Para ibu WNI menerapkan sejumlah strategi berbeda pada anaknya saat bulan puasa.
REPUBLIKA.CO.ID, LONDON — Melaksanakan ibadah puasa di bulan Ramadan menjadi tantangan tersendiri bagi para ibu WNI (warga negara Indonesia) di Eropa Barat. Ramadhan, yang jatuh di perbatasan musim semi dan musim dingin, menyebabkan puasa di kawasan tersebut durasinya bisa lebih panjang.
Di Inggris, misalnya, masyarakat muslim menjalani puasa selama 18 jam. Terhitung dari pukul 03.00 dini hari hingga jam sembilan malam. Orang tua pun butuh menyesuaikan anak-anaknya terhadap perbedaan tersebut.
“Anak-anak sulit untuk bersahur sesuai waktunya, biasanya mereka sahur sekitar jam 04.00 pagi,” tutur Rinta Juniawati.
Rinta merupakan warga Indonesia yang mendampingi suaminya menyelesaikan program doktor di University of Sheffield. Ibu dua putra kembar berusia 10 tahun ini pun mengaku menerapkan strategi berbeda-beda dari tahun ke tahun setiap Ramadhan.

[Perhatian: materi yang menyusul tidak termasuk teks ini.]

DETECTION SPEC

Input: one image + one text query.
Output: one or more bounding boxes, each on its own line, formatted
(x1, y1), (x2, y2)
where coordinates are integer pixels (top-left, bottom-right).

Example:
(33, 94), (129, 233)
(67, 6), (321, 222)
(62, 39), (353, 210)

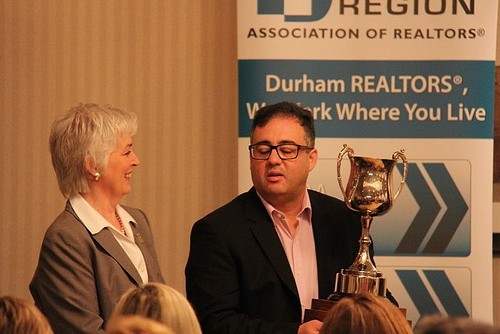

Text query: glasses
(249, 144), (313, 160)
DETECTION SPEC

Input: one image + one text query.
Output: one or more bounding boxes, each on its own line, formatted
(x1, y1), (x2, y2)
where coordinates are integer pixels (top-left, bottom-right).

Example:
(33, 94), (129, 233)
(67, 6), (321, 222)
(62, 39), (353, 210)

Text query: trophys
(303, 144), (412, 329)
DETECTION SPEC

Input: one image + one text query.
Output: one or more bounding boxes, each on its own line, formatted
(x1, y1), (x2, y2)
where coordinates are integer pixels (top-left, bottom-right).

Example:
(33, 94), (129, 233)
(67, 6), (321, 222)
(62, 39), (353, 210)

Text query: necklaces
(115, 212), (125, 234)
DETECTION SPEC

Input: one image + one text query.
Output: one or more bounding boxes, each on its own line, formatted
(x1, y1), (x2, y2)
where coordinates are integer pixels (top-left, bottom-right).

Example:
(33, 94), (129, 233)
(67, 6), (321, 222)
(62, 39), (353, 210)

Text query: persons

Menurutnya anak-anak mulai latihan puasa sejak usia lima tahun. Tahun lalu ketika puasa jatuh di puncak musim panas, anak-anak puasa 12-14 jam mengikuti jam Indonesia. Sekarang karena Ramadan sudah bergeser ke musim semi, waktunya lebih singkat. Di hari libur anak-anak bisa berpuasa penuh waktu.
Tidak hanya soal waktu, tantangan datang dari pihak sekolah. Rinta mengaku sekolah tempat anak-anaknya belajar hanya mengizinkan siswa berusia minimal sembilan tahun untuk berpuasa.
Nurisma Fira, ibu tiga anak yang tinggal di Colchester mengaku, ujian nasional yang jatuh di pekan ketiga Mei membuatnya “meliburkan” anak-anaknya dari puasa.
“Pihak sekolah kuatir anak tidak maksimal menjalani ujian, sehingga mereka mengharapkan anak tidak berpuasa di hari-hari ujian,” ujarnya kepada Antara London. “Bagi saya ini masih bisa dikompromikan karena anak-anak saya belum usia baligh.”
Selain itu, jumlah muslim di Colchester yang minoritas menyebabkan anak selalu menerima pertanyaan terkait ibadah puasa dari teman-teman di sekolah. “Pihak guru biasanya membantu menjelaskan kepada murid-murid yang lain tentang Islam,” terang Fira.
Salah satu yang dilakukan pengajar misalnya membuat agenda Multicultural Day. Pada acara ini anak bisa datang ke sekolah dengan busana tradisional atau nasional masing-masing.
“Putri saya datang berbusana muslimah. Putra saya yang berusia lima tahun diminta membawa sajadah ke sekolah dan guru membantu menjelaskan kepada teman-temannya di kelas,” ujar Fira. “Ada guru laki-laki yang mempraktikkan azan. Pihak sekolah juga mengundang beberapa tokoh Colchester Islamic Cultural Association untuk berbincang dengan anak-anak.”
Tidak semua muslim tinggal di kota berpenduduk muslim minoritas. Yumna U. Nusaybah, misalnya, tinggal di London Timur yang banyak dihuni masyarakat Muslim. Di sana ia mengaku tidak menghadapi kesulitan dalam mengenalkan ibadah Ramadan kepada anak-anaknya.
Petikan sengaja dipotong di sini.